• **TUGAS A**: Kutip tanpa perubahan bagian dari bacaan tentang Taman Daun yang diawali dengan kata-kata "Goris Ubas bersama" dan berakhir pada "Amarasi, Bolok, dll.".
• **TUGAS B**: Menurut bacaan tentang Taman Daun, melalui kegiatan apa saja Goris ingin membawa anak-anak Lembata menyelami indahnya membaca? Sebutkan semuanya.
• **TUGAS C**: Ringkas paragraf dalam bacaan tentang Taman Daun yang dimulai dengan "Salah satu generasi awal Taman Daun" menjadi satu kalimat yang lebih pendek tanpa menghilangkan fakta utamanya.

Goris Ubas bersama anak-anak di Taman Daun |
“Kalau
membaca melalui smartphone kan biasanya banyak iklan dan mereka tergoda untuk
melakukan hal-hal lain misalnya bermain game sehingga tidak berkonsentrasi,”
ujarnya.
Karena itu,
melalui komunitas ini, Goris ingin membawa anak-anak Lembata menyelami indahnya
membaca melalui buku, mendengarkan kisah dongeng, dan berkarya melalui
karya-karya kreatif.
Salah satu
generasi awal Taman Daun, John S Batafor, kini menjadi penggiat gerakan
perpustaakaan alam. Bukan hanya di Lembata, John bahkan sudah melebarkan sayap
ke beberapa daerah di NTT, seperti Malaka, Fatuleu, Amarasi, Bolok, dll.

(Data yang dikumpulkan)
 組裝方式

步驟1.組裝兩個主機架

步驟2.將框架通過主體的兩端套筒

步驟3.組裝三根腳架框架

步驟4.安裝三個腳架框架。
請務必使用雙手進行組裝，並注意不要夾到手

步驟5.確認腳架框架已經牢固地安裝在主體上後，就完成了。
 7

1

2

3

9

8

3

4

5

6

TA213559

• **JAWABAN ANDA A**:
Goris Ubas bersama anak-anak di Taman Daun |
“Kalau
membaca melalui smartphone kan biasanya banyak iklan dan mereka tergoda untuk
melakukan hal-hal lain misalnya bermain game sehingga tidak berkonsentrasi,”
ujarnya.
Karena itu,
melalui komunitas ini, Goris ingin membawa anak-anak Lembata menyelami indahnya
membaca melalui buku, mendengarkan kisah dongeng, dan berkarya melalui
karya-karya kreatif.
Salah satu
generasi awal Taman Daun, John S Batafor, kini menjadi penggiat gerakan
perpustaakaan alam. Bukan hanya di Lembata, John bahkan sudah melebarkan sayap
ke beberapa daerah di NTT, seperti Malaka, Fatuleu, Amarasi, Bolok, dll.

• **JAWABAN ANDA B**:
- Membaca melalui buku
- Mendengarkan kisah dongeng
- Berkarya melalui karya-karya kreatif

• **JAWABAN ANDA C**: John S Batafor, salah satu generasi awal Taman Daun, kini menggiatkan gerakan perpustakaan alam di Lembata dan beberapa daerah lain di NTT, seperti Malaka, Fatuleu, Amarasi, dan Bolok.